Eliezer Yudkowsky asks: “Well, in the case of Unfriendly AI, I’d ask which of the following statements Bryan Caplan denies.”  My point-by-point reply:


1. Orthogonality thesis – intelligence can be directed toward any
compact goal; consequentialist means-end reasoning can be deployed to
find means corresponding to a free choice of end; AIs are not
automatically nice; moral internalism is false.
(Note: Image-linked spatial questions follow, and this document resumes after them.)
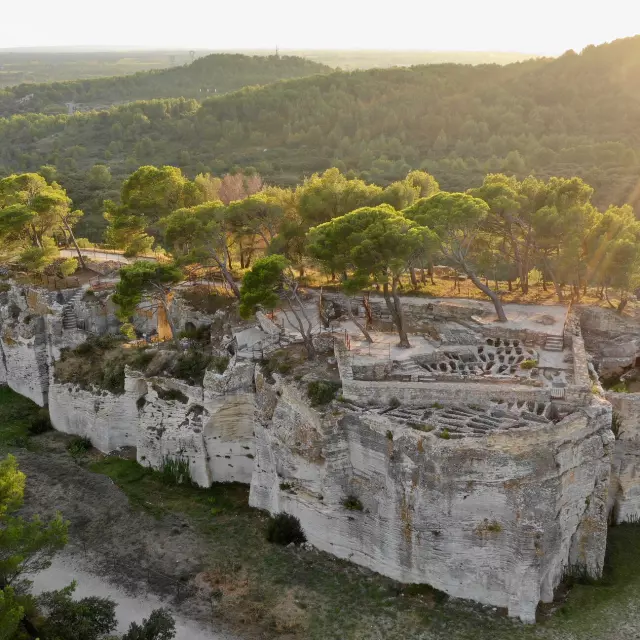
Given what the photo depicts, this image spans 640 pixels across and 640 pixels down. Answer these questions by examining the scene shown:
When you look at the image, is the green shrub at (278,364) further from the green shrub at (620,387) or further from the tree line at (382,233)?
the green shrub at (620,387)

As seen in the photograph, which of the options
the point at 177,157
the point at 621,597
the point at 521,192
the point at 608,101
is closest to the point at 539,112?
the point at 608,101

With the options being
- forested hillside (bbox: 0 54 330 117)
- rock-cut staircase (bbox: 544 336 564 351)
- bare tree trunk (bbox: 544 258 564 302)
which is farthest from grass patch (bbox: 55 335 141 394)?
forested hillside (bbox: 0 54 330 117)

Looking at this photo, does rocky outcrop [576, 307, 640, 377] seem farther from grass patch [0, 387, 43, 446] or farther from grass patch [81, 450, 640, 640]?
grass patch [0, 387, 43, 446]

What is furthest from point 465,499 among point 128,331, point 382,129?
point 382,129

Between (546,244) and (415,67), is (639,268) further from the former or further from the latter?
(415,67)

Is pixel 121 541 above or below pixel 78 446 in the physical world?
below

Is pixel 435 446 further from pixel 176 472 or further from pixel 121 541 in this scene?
pixel 121 541
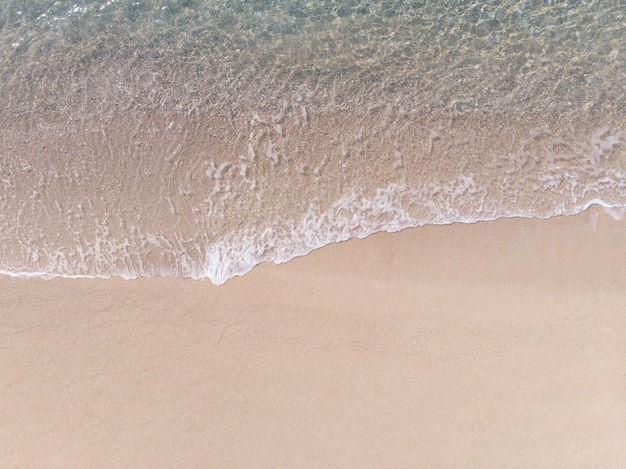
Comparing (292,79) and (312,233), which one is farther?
(292,79)

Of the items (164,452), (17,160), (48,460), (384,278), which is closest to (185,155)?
(17,160)

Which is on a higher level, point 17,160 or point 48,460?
point 17,160

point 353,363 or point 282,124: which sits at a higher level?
point 282,124

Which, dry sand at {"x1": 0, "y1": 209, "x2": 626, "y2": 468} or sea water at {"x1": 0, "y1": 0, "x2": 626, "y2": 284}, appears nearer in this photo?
dry sand at {"x1": 0, "y1": 209, "x2": 626, "y2": 468}

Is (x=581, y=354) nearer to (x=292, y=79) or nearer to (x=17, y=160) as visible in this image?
(x=292, y=79)

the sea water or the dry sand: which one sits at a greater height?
the sea water
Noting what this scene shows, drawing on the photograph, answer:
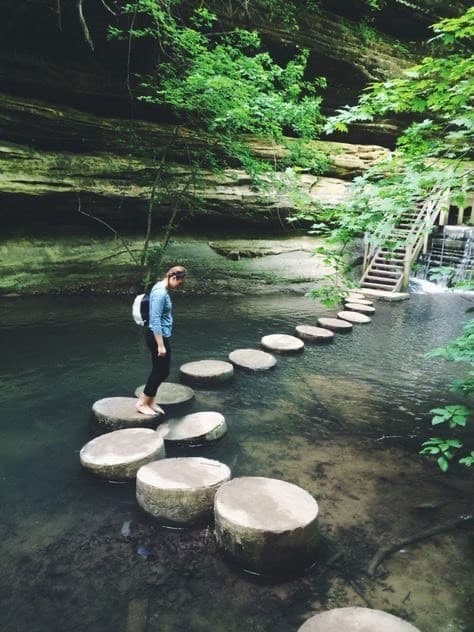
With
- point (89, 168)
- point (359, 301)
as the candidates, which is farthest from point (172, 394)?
point (89, 168)

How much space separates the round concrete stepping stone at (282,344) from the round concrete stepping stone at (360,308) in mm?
3888

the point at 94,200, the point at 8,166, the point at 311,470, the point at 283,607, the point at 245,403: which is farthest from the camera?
the point at 94,200

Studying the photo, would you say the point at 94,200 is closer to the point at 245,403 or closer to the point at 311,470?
the point at 245,403

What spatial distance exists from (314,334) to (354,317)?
2.41m

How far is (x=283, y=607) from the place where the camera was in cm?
288

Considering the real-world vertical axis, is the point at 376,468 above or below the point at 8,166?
below

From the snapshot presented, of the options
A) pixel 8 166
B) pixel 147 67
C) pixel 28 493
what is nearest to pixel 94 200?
pixel 8 166

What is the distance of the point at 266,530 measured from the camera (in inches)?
120

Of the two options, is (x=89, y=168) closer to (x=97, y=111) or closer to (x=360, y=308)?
(x=97, y=111)

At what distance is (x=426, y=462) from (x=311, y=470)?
147 cm

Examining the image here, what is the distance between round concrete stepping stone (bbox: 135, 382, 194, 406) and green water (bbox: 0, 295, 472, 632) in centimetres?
25

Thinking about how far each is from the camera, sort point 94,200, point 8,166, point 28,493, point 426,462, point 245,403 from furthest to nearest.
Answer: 1. point 94,200
2. point 8,166
3. point 245,403
4. point 426,462
5. point 28,493

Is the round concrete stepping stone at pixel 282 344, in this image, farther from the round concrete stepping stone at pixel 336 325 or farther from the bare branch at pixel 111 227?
the bare branch at pixel 111 227

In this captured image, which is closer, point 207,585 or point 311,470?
point 207,585
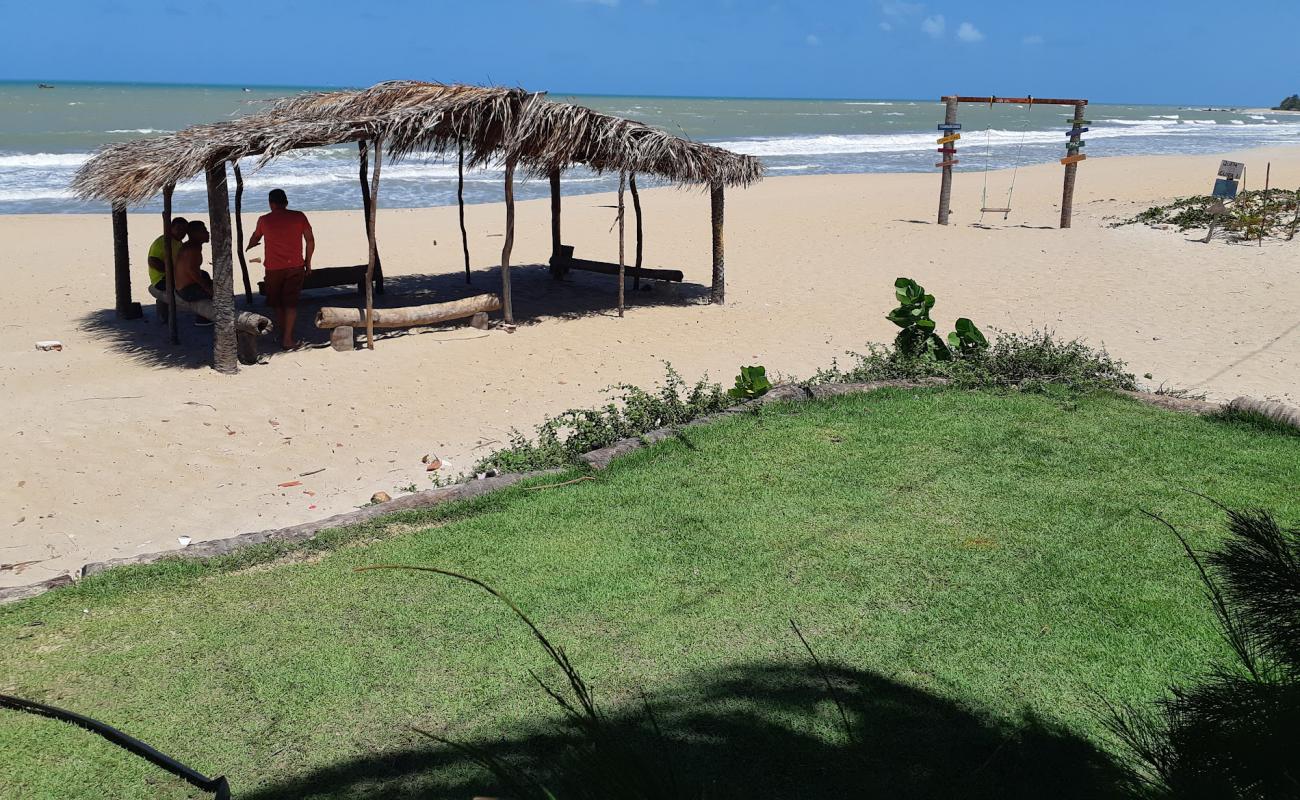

I agree AIs are not “automatically nice.”  The other statements are sufficiently jargony I don’t know whether I agree, but I assume they’re all roughly synonymous.

2. Instrumental
convergence – an AI doesn’t need to specifically hate you to hurt you; a
paperclip maximizer doesn’t hate you but you’re made out of atoms that
it can use to make paperclips, so leaving you alive represents an
opportunity cost and a number of foregone paperclips. Similarly,
paperclip maximizers want to self-improve, to perfect material
technology, to gain control of resources, to persuade their programmers
that they’re actually quite friendly, to hide their real thoughts from
their programmers via cognitive steganography or similar strategies, to
give no sign of value disalignment until they’ve achieved near-certainty
of victory from the moment of their first overt strike, etcetera.

Agree.

3. Rapid capability gain and large capability differences – under
scenarios seeming more plausible than not, there’s the possibility of
AIs gaining in capability very rapidly, achieving large absolute
differences of capability, or some mixture of the two. (We could try to
keep that possibility non-actualized by a deliberate effort, and that
effort might even be successful, but that’s not the same as the avenue
not existing.)

Disagree, at least in spirit.  I think Robin Hanson wins his “Foom” debate with Eliezer, and in any case see no reason to believe either of Eliezer’s scenarios is plausible.  I’ll be grateful if we have self-driving cars before my younger son is old enough to drive ten years from now.  Why “in spirit”?  Because taken literally, I think there’s a “possibility” of Eliezer’s scenarios in every scenario.  Per Tetlock, I wish he’d given an unconditional probability with a time frame to eliminate this ambiguity.

4. 1-3 in combination imply that Unfriendly AI is
a critical Problem-to-be-solved, because AGI is not automatically nice,
by default does things we regard as harmful, and will have avenues
leading up to great intelligence and power.

Disagree.  “Not automatically nice” seems like a flimsy reason to worry.  Indeed, what creature or group or species is “automatically nice”?  Not humanity, that’s for sure.  To make Eliezer’s conclusion follow from his premises, (1) should be replaced with something like:

1′. AIs have a non-trivial chance of being dangerously un-nice.

I do find this plausible, though only because many governments will create un-nice AIs on purpose.  But I don’t find this any more scary than the current existence of un-nice governments.  In fact, given the historic role of human error and passion in nuclear politics, a greater role for AIs makes me a little less worried.